Did we update and change passwords on that old network device?
Do we have centralized logs to help when there is a breach?
Domain Policy Review
Bah.. I know, BORING, but a checkup of your domain settings and Global Policies is crucial for your security. You will be surprised what’s been lingering for years!
Server and Workstation Review
Checking on how your servers are built out and making a standard will save a great deal of time during this part. Major important issues to cover should include:
Do machines utilize centralized authentication?
Are servers logging to centralized logging server?
You are running anti-malware and AV right? Right??
It’s not all about the Tech
You need to interview at least some of your people. All of the security tech in the world isn’t worth anything if your people just find ways around it. You need to do a people policy review including password life, who can do what, least privilege understanding, etc.

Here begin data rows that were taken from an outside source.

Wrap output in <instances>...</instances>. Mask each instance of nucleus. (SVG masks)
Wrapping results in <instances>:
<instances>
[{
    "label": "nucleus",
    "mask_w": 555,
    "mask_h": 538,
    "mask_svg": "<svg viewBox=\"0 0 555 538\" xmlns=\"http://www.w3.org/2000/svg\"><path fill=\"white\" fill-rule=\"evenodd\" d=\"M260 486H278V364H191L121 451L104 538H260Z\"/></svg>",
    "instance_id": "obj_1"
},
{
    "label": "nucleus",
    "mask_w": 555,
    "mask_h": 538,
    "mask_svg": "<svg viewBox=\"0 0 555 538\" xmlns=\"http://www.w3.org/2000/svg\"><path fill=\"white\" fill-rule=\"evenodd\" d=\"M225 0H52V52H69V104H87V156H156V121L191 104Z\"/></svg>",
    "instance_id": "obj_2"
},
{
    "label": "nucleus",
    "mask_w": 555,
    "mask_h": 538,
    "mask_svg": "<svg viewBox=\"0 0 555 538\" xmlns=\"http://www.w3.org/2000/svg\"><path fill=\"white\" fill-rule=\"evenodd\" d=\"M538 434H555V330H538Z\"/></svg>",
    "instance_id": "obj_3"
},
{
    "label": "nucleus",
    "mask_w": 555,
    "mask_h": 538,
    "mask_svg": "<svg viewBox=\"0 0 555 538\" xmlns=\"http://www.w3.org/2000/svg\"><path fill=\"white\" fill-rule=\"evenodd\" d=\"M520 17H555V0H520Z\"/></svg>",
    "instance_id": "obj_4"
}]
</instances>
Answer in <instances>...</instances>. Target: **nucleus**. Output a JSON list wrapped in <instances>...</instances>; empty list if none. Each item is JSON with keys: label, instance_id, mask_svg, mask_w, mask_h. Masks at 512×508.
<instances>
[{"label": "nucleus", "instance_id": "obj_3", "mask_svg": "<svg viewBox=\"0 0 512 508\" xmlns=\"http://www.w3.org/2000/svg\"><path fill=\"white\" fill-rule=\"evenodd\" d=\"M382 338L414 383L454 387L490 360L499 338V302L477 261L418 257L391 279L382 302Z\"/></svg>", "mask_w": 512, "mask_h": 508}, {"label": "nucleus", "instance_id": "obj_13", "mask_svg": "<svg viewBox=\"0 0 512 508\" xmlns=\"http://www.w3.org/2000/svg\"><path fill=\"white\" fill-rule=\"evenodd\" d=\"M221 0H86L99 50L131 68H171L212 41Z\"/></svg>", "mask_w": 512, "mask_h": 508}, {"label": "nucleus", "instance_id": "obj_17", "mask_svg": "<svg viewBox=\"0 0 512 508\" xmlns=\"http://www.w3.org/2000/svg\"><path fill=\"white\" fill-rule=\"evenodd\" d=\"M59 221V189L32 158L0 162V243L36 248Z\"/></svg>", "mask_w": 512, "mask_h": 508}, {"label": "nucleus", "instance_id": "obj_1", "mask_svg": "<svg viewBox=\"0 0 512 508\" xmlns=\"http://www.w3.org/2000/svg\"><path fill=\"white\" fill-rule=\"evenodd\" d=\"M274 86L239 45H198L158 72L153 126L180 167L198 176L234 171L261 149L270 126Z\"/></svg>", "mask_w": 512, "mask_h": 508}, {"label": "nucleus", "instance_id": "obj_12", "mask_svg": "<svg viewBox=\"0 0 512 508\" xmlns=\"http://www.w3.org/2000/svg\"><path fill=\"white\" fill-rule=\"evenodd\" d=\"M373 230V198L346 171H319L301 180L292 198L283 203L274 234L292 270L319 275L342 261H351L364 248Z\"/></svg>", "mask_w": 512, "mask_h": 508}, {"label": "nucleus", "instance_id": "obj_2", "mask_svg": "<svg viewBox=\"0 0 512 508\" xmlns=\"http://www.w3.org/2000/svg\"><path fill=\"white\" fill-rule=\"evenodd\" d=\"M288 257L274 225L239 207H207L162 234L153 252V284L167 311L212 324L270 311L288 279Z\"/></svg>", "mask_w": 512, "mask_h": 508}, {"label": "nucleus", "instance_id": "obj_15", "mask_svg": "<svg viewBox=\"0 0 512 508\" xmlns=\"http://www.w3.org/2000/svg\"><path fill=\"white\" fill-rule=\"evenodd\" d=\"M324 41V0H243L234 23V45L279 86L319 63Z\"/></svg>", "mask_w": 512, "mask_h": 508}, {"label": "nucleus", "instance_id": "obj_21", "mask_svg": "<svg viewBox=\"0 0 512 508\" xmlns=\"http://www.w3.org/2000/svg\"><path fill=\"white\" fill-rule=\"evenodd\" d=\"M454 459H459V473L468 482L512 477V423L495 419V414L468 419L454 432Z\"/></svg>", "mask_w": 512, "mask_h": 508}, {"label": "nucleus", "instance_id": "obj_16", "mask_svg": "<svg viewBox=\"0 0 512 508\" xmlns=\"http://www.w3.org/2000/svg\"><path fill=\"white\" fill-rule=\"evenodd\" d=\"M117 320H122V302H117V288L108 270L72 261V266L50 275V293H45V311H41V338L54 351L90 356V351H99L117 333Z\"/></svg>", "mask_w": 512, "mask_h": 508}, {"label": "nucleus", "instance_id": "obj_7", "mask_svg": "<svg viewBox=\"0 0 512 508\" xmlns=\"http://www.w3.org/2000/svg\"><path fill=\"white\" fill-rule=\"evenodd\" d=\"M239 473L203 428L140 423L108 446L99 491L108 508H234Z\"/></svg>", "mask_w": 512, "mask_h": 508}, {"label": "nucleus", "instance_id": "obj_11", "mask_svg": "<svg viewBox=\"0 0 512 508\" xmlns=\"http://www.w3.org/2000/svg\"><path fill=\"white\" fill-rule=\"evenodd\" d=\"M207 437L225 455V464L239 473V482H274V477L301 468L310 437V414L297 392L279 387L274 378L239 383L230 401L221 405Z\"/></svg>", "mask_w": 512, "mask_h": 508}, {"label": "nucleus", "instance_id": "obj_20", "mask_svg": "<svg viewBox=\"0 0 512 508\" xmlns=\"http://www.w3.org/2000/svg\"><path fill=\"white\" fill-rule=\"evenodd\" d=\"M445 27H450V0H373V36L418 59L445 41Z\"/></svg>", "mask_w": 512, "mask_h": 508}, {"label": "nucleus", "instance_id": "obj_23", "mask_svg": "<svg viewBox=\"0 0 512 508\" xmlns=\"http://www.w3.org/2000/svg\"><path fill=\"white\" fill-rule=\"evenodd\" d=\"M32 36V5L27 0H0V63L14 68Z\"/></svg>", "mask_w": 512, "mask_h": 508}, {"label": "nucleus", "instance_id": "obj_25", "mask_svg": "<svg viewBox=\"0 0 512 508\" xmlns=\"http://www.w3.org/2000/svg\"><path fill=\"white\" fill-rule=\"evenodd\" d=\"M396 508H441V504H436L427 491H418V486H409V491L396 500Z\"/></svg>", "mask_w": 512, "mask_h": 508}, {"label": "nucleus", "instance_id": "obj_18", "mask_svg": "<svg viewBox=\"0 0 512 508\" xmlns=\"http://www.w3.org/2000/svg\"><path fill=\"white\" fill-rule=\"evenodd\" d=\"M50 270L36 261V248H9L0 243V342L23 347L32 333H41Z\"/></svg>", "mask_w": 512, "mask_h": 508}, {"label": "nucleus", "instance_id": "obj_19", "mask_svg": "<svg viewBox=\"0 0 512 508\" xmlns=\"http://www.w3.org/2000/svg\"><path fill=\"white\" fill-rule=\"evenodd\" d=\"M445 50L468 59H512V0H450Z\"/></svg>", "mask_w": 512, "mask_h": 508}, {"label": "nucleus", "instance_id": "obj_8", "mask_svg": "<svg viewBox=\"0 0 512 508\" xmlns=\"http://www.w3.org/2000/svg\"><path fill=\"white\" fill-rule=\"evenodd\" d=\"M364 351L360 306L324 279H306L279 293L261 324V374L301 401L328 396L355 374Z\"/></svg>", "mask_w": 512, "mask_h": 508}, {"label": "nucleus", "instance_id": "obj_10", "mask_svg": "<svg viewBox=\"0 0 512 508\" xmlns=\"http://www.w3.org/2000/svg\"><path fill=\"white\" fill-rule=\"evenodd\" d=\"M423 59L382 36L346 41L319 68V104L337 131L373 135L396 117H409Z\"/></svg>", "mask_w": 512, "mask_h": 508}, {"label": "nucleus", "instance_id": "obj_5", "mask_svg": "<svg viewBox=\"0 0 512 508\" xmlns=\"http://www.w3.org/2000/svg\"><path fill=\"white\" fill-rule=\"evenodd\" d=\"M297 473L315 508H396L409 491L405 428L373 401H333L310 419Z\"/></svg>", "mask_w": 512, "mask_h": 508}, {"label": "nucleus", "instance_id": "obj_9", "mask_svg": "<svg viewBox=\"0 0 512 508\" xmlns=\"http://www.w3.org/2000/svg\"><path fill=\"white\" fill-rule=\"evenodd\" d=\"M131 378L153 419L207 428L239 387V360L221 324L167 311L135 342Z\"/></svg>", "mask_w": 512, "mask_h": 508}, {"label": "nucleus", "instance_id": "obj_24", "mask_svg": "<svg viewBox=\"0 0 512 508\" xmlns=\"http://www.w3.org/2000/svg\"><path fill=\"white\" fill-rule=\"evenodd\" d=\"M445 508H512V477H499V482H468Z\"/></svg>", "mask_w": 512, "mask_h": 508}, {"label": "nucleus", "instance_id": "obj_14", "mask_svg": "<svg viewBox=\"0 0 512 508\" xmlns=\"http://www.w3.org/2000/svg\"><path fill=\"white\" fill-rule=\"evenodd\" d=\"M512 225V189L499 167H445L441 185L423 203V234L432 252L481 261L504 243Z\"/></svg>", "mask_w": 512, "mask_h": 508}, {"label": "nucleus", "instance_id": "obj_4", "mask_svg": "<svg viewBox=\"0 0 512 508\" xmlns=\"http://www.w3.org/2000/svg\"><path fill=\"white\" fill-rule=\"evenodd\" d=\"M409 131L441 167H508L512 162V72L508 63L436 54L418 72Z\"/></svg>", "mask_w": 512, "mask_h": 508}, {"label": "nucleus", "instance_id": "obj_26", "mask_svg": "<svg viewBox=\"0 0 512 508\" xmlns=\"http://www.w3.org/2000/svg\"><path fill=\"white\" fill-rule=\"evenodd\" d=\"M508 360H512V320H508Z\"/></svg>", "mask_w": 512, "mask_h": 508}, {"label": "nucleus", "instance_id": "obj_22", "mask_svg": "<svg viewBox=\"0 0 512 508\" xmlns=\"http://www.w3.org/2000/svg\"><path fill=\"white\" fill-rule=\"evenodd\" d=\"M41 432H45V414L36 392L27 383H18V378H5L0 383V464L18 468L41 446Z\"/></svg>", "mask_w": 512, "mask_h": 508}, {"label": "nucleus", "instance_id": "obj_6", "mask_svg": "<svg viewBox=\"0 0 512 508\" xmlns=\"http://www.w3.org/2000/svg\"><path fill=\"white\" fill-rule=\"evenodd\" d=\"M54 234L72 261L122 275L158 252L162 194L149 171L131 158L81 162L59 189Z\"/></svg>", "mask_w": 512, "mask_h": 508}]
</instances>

Deliverables: What should you have in the end?
Whether you did everything in house or outsourced to a security firm, you’ve done the work, now make sure it’s documented!
Executive Summary
The powers that be are going to want to see what all the fuss was about. Don’t get into the weeds; whether it’s good or bad news, keep it concise and to the point. The excecutive summary needs to let the bosses know:
Things are good or bad, ore more importantly “Not as Bad as we thought!”
It will take X days to fix things or be compliant.
IT needs Y amount of money to be up to spec.
Comprehensive report
Ideally this report should be against a security framework like NIST 800-53, NIST 800-171, CIS Critical Security Controls, or ISO. When Roka Com performs a Vulnerability Assessment for a client we like the following format:
Current state of your network
Top 10 biggest bang for your buck improvements now
Equipment or services you need to purchase
Matrix list of issues against security framework
Longer term goals
Use this to justify your budget!
This is everything you need to show management that you REALLY need to upgrade that equipment or hire more staff. Compliance violations are no joke and can end up costing way more than a new switch or the upgrade to VMWare.
In House or Outsource?
Whether you did everything in house or outsourced to a security firm, you’ve done the work, now make sure it’s documented!
Do your people have the skills to perform the self-assessment?
Will you get an honest self-assessment? Not that people will lie, but omissions occur when people are worried it will impact their raise or bonus.
Will it save time and money to outsource to experts?
Do your regulations require you to have a third party perform the assessment?